Why is this important? Because market making tends to look very different depending on which of these categories of trading pairs we’re talking about.

Correlation Correlates With Sophistication (or “Mapping DEX Liquidity Models To Token Pairs”)

We can think of the categories of trading pairs as falling on a correlation spectrum:

Category 1 is made up of stablecoin pairs like USDC-DAI, USDT-USDC, etc. These assets are nearly perfectly correlated by design.
Category 2 is made up of some of the most highly traded pairs - the “household names”: WETH-DAI, WETH-WBTC, etc. These assets are frequently in price discovery.
Category 3 is our long tail. It’s made up of the rest of the lesser-known assets.

Generally speaking, each category is best served by different liquidity models. Before going further, let’s recap those quickly: AMMs and orderbooks are well-understood, but the new guys on the block are RFQ (“Request for Quote”) systems. 0x launched its RFQ system in late 2020. The 0x RFQ system is available through 0x API. Every time a trader requests a quote on a 0x API-powered dapps, the 0x API pings the MMs in the 0x RFQ system and in parallel, checks the prices of the 50+ on-chain DEXes it aggregates. The 0x API takes the quote provided by the sophisticated MMs in the 0x RFQ system and it uses it, alone or in combination with other sources, to serve the trader if it is the best possible price for the trader. The additional advantages are that this quote is ‘custom’ for the trader, meaning that there will be no price impact/slippage, and it is MEV-resistant.

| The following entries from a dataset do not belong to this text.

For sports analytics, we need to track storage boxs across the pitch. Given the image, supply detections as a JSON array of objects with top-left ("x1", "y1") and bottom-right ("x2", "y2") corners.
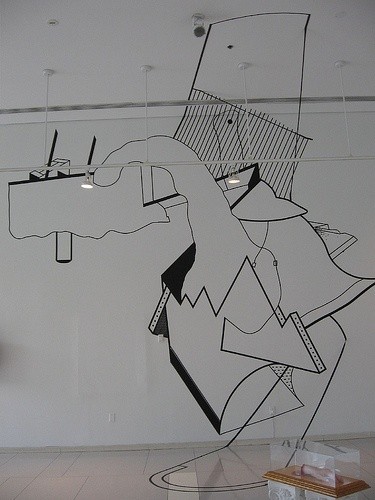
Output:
[{"x1": 262, "y1": 464, "x2": 372, "y2": 500}]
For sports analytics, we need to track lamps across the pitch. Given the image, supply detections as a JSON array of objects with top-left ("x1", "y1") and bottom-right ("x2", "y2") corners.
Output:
[
  {"x1": 78, "y1": 166, "x2": 98, "y2": 188},
  {"x1": 226, "y1": 163, "x2": 240, "y2": 184}
]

Between AMMs, orderbooks, RFQ, and other more niche liquidity models, it turns out that different liquidity models work best for different types of token pairs because of their correlative or non-correlative nature. Let’s go back to our original formula for successful market making and focus in on how predictive ability impacts inventory risk for each of these three categories:

Remember: sophisticated MMs’ predictive ability helps them mitigate inventory risk, which helps them provide traders with better prices, which earns them market share. In short, sophisticated MMs bank on their predictive ability. Ironically, this is exactly why AMMs are extremely well-suited to serve categories 1 and 3, so let's talk about those 2 first...

Category 1 (highly correlative/stablecoin-only pairs like USDC-DAI) lends itself especially well to AMMs for an interesting reason: because these pairs are designed to correlate nearly perfectly, sophisticated market makers have no edge in their predictive ability as compared to the average retail trader. Anyone can mitigate their inventory risk (which, in the case of stablecoin pairs, is minimal) just as easily as a sophisticated MM could. Therefore, AMMs with basic price functions offer retail liquidity providers (LPs) an opportunity to market make just as effectively as a sophisticated MM could. It’s an even playing field - there isn’t enough risk to take to earn a reward. Looking to the last bit of our successful market-making formula (execution costs), an AMM has the added benefit of having extremely low execution costs: retail LPs passively provide liquidity for relatively low returns, and an on-chain contract executes trades according to basic parameters.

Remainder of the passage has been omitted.